Using waste heat, heat that is a by-product of manufacturing or other energy-consuming processes, seems like a no brainer that would help conserve energy and limit the amount of greenhouse gas emissions generated by burning fossil fuels. One of the barriers to reusing waste heat is that in order to be recovered it needs to be at a very high temperature. According to the U.S. Department of Energy, 60% of waste heat is not hot enough to be reused. That is a considerable amount of wasted heat, which is dissipated into the atmosphere. What can we do to capture this low-temperature waste heat and reuse it in the United States?

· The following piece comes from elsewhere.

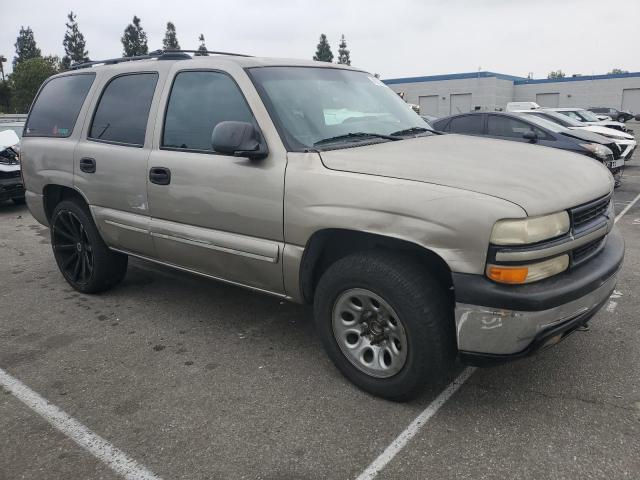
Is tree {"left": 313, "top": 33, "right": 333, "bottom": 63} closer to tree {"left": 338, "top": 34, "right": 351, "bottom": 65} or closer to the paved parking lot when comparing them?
tree {"left": 338, "top": 34, "right": 351, "bottom": 65}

Waste heat is everywhere. We can see it coming out of the sides of our houses, from our exhaust pipe when we heat our houses. Rather than letting it go to waste, the heat created from low-efficiency boilers in a home’s furnace room can be used to dry clothes and conserve the energy that would otherwise be used to fuel a clothes dryer. Some scientists have been researching how to use microwave technology to capture waste heat from cars and machines and turn it into energy. It is really the same concept as recycling paper or other materials. Recycling turns used materials that would otherwise be landfilled into new materials, and harnessing waste heat turns what would normally be lost into a new energy source—conceptually saving resources. The current limitations of using waste heat as an energy source are the science and cost.
If you start to notice all the waste heat entering the atmosphere as you drive down the highway, you can see how we are causing global warming. It does not take a room full of geniuses to tell us that global warming is a real phenomenon. Can we take this low-temperature waste heat and turn it into something? I guess we have to ask the geniuses sitting around the table.